Emma menambahkan risiko eksternal lainnya terkait dengan gejolak yang terjadi di pasar finansial internasional dan iklim geopolitik yang terjadi di kawasan Asia.

"Risiko ini harus diantisipasi karena ekonomi Indonesia berpotensi tumbuh kuat didukung oleh kestabilan kurs rupiah serta laju inflasi yang relatif terkendali," ujarnya.

Dalam publikasi ekonomi terbaru Asian Development Outlook (ADO) 2017, Bank Pembangunan Asia (ADB) memproyeksikan ekonomi Indonesia masih mengalami penguatan dan berpotensi tumbuh sebesar 5,1 persen pada 2017 serta 5,3 persen pada 2018.

Proyeksi pertumbuhan ekonomi Indonesia pada 2017 dan 2018 ini didukung oleh kinerja pembangunan infrastruktur publik dan membaiknya iklim investasi swasta yang terus berlanjut.

Publikasi terbaru ini juga memproyeksikan bahwa belanja pemerintah dapat mendukung pertumbuhan ekonomi pada paruh kedua 2017.

Sementara itu, investasi swasta meningkat secara perlahan selama periode ini, seiring mulai terlihatnya dampak positif dari reformasi kebijakan guna memperbaiki iklim usaha.

Selain itu, keputusan lembaga pemeringkat Standard & Poors untuk menaikkan peringkat Indonesia ke level layak investasi (investment grade) ikut mempercepat arus modal masuk, termasuk investasi swasta.

Kebijakan fiskal juga akan mendukung pertumbuhan melalui realokasi anggaran yang mampu memberikan pagu belanja lebih besar bagi infrastruktur publik, kesehatan dan pendidikan.

Meskipun pemerintah telah mengurangi subsidi energi yang menyebabkan terjadinya kenaikan tarif dasar listrik, konsumsi rumah tangga diperkirakan masih tetap kuat.
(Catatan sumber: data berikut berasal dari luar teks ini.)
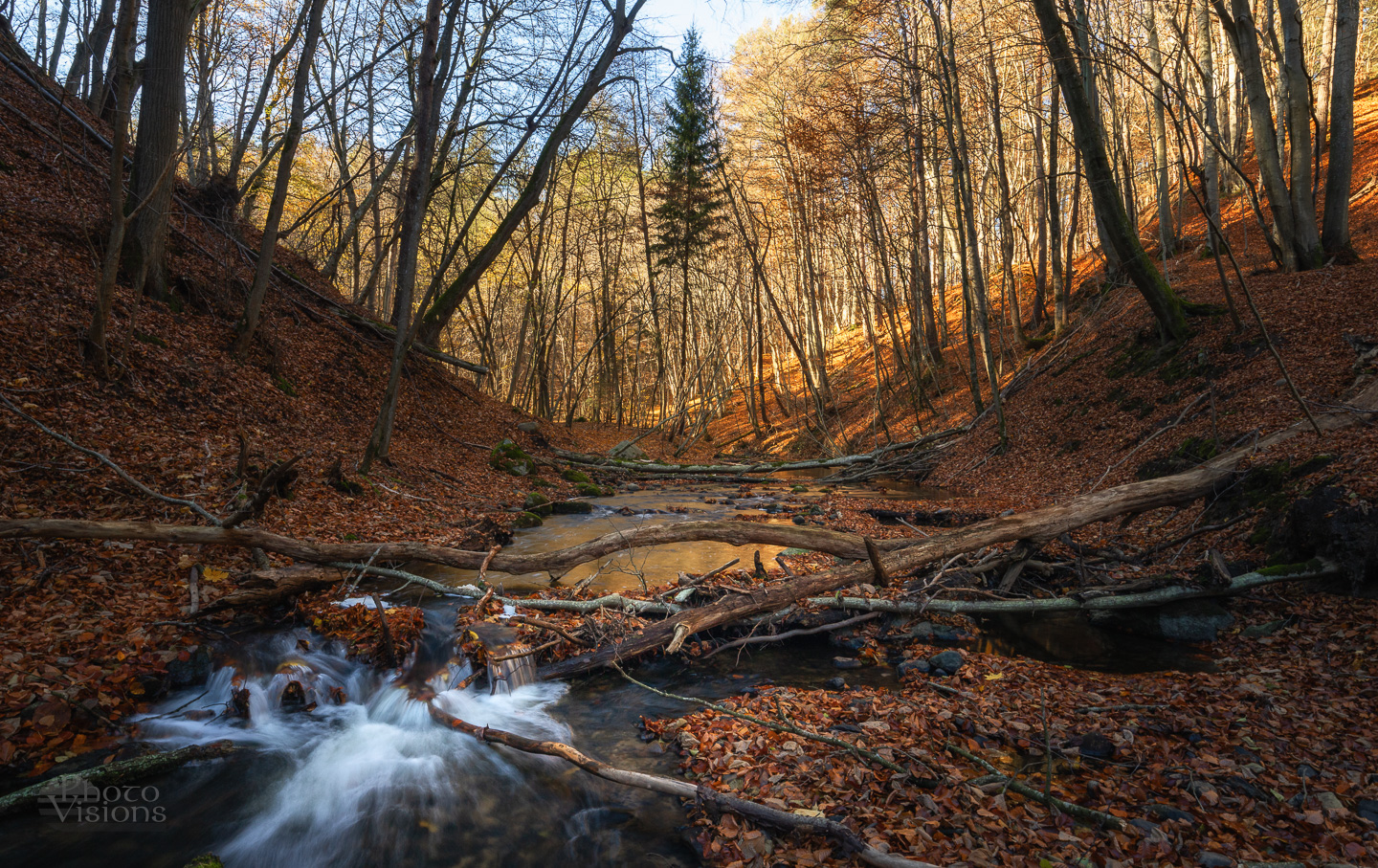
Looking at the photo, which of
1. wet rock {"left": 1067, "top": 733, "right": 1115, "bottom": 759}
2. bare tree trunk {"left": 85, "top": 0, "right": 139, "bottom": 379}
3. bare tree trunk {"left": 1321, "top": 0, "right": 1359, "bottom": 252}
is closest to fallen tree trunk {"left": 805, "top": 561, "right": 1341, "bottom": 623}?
wet rock {"left": 1067, "top": 733, "right": 1115, "bottom": 759}

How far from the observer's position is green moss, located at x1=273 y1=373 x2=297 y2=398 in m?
11.4

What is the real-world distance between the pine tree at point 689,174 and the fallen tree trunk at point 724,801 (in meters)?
20.5

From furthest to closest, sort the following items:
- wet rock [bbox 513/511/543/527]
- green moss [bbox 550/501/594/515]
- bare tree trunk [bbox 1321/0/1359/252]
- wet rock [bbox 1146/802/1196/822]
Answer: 1. green moss [bbox 550/501/594/515]
2. wet rock [bbox 513/511/543/527]
3. bare tree trunk [bbox 1321/0/1359/252]
4. wet rock [bbox 1146/802/1196/822]

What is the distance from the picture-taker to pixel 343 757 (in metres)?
5.06

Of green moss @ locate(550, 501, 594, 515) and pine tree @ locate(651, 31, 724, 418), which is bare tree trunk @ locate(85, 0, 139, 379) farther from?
pine tree @ locate(651, 31, 724, 418)

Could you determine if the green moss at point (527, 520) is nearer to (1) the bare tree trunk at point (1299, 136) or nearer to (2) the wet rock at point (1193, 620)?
(2) the wet rock at point (1193, 620)

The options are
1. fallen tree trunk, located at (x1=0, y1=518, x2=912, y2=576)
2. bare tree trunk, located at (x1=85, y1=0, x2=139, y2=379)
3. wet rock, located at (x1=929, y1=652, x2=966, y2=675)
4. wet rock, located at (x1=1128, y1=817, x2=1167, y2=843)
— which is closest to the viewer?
wet rock, located at (x1=1128, y1=817, x2=1167, y2=843)

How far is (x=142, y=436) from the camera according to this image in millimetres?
7391

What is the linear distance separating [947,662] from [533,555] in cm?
408

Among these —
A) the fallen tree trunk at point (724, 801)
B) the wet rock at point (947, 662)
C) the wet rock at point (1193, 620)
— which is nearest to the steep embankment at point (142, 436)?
the fallen tree trunk at point (724, 801)

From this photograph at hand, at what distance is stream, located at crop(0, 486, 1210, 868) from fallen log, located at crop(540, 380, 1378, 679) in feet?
1.38

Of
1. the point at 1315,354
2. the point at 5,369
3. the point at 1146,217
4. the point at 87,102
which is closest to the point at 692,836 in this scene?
the point at 5,369

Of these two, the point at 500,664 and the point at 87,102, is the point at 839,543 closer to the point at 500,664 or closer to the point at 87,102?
the point at 500,664

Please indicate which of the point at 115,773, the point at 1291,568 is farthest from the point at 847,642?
the point at 115,773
Keyakinan konsumen ini didukung oleh kestabilan kurs rupiah serta proyeksi laju inflasi yang lebih terkendali yaitu sebesar 4,0 persen pada 2017 dan 3,7 persen pada 2018.

Tren penurunan inflasi ini karena adanya upaya pemerintah untuk menjaga harga pangan melalui pengelolaan logistik dan pusat distribusi pangan di daerah-daerah secara lebih baik.

Publikasi ini menyatakan prospek perdagangan Indonesia mengalami ketidakpastian karena tidak meratanya tingkat pemulihan dan pertumbuhan para mitra perdagangan Indonesia serta pelemahan harga komoditas.